A proposta já está na mesa das autoridades e das principais instituições públicas e privadas da cidade, defendida com bom português em apresentações detalhadas feitas por Nuno Remane, um diplomata moçambicano de 45 anos, graduado em Arquitetura e Urbanismo pela UEL (Universidade Estadual de Londrina), casado com Tarita, uma bancária nascida em Paranavaí e graduada pela Unifil em Psicologia.

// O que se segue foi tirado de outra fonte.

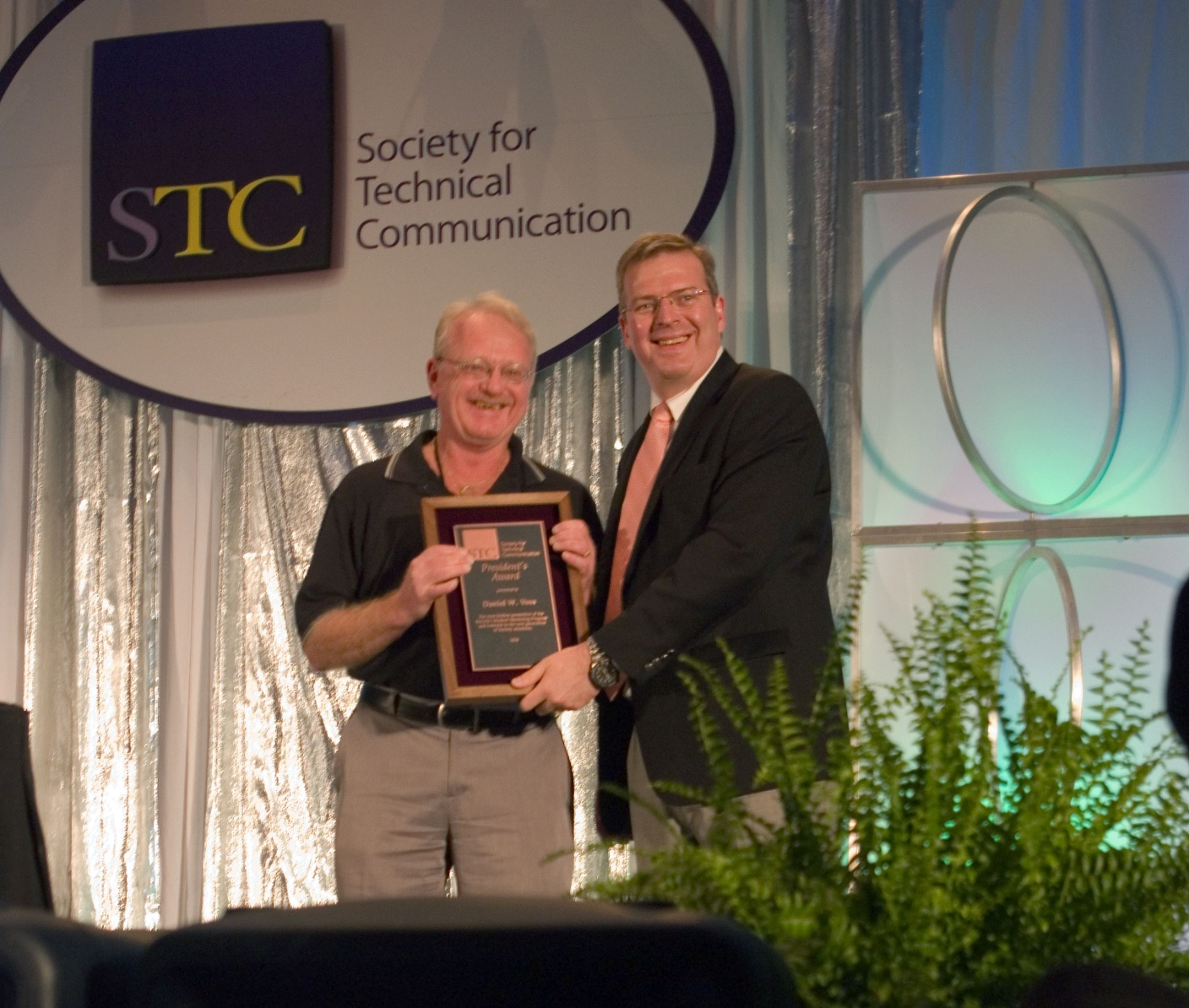 Dan Voss receives the STC President's Award onstage at the Summit.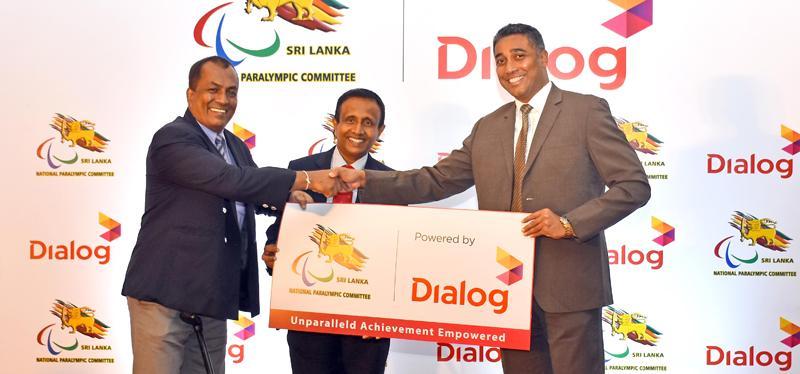 Harsha Samaranayake (right) General Manager, Brand & Media - Dialog Axiata presents the sponsorship to Maj. Gen. Rajith Ampemohotti, President - National Paralympics Committee in the presence of Col. Mahesh Kumara, Asst. Secretary - National Paralympics Committee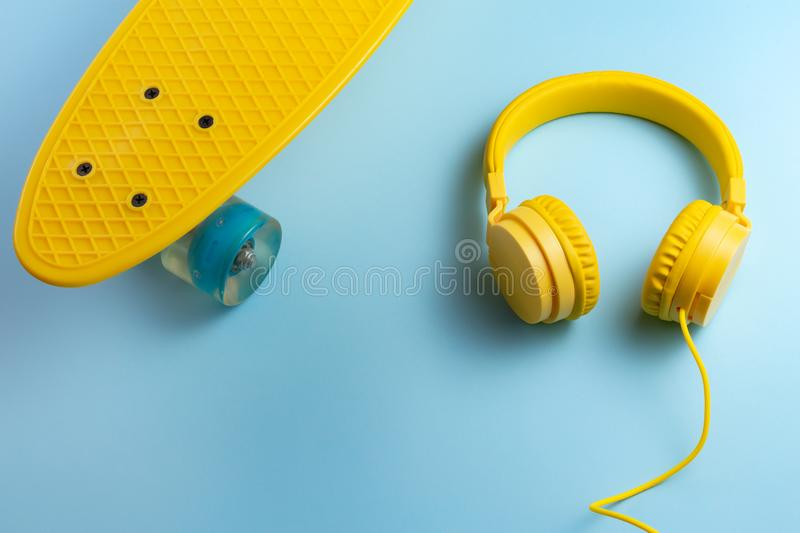 Yellow headphones and skateboard or pennyboard on blue background. Music concept. royalty free stock image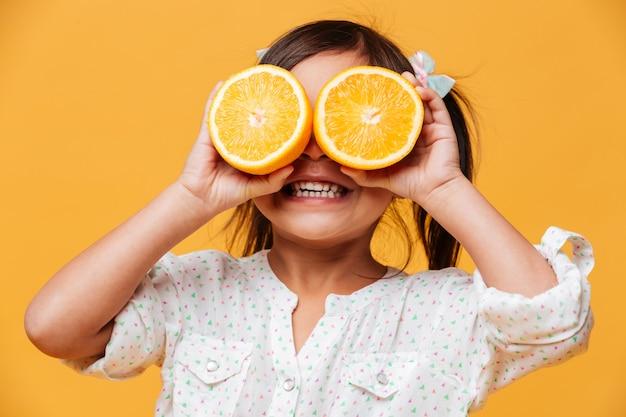 Bedeckungsaugen des kindes des kleinen mädchens mit orange. Kostenlose Fotos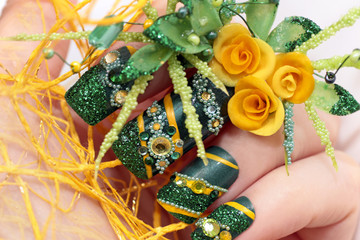 Nail design with acrylic yellow roses and leaves hand-female hand with sequins,rhinestones,beads on a white background closeup.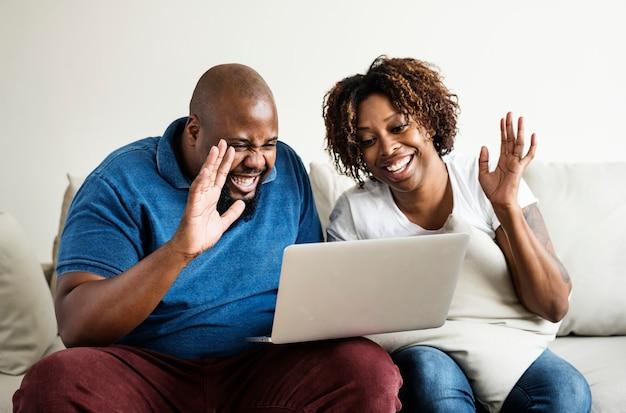 Zwart paar dat digitaal apparaat gebruikt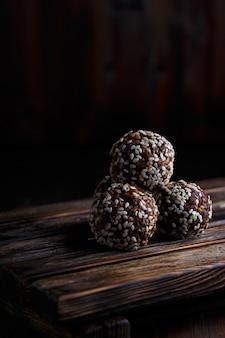 Morsi vegetariani organici di energia sana con noci, datteri, miele e sesamo su legno scuro
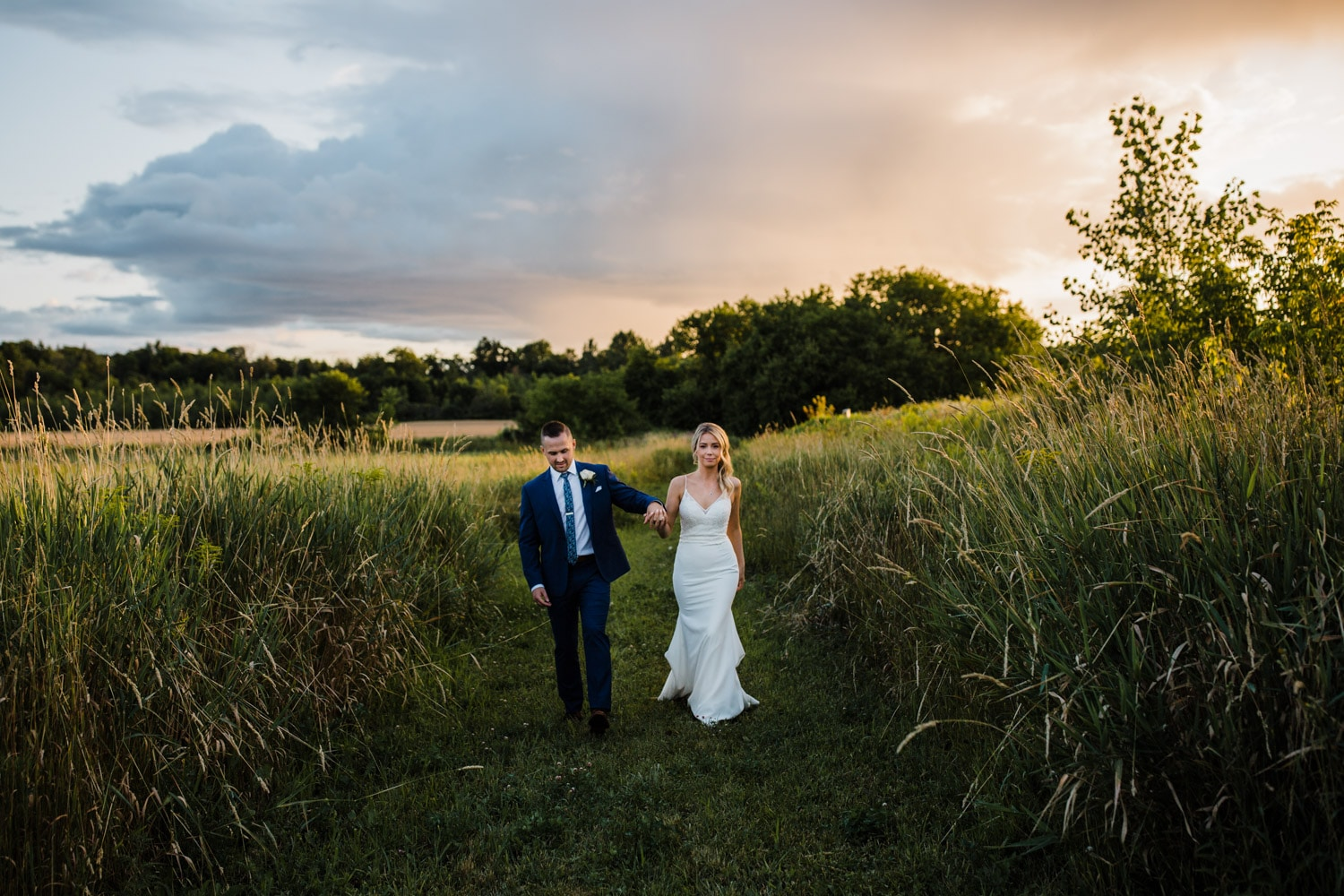bride and groom walk through field together at sunset - ottawa wedding photographer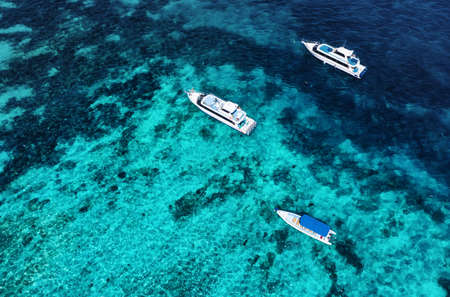 Boats on the water surface from top view. Azure water background from drone. Summer seascape from air. Travel - image
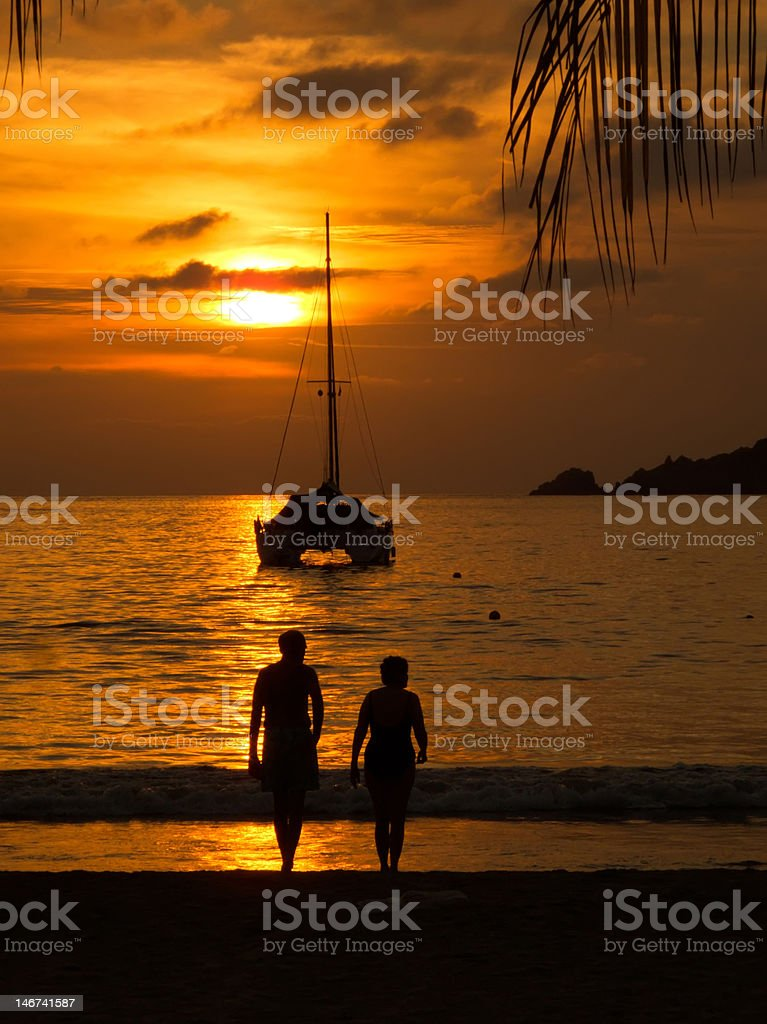 Sunset with sailboat and couple silhouetted stock photo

Separados por 8.300 quilômetros de longitude, com um ligeiro desnível de latitude, o Norte do Paraná e o Canal de Moçambique - braço do Oceano Índico que influencia o clima da costa da República de Moçambique e o regime de ventos e umidade da República de Malawi (vizinho sem saída para o mar), além de abrigar dois outros países insulares especialmente vulneráveis, a pequena União das Comores e a extensa República de Madagascar - podem se alinhar em torno de uma ideia comum: a proteção das populações mais vulneráveis contra os rigores da crise climática que assombra a Terra depois de mais de 200 anos de um incessante processo de carbonização da atmosfera.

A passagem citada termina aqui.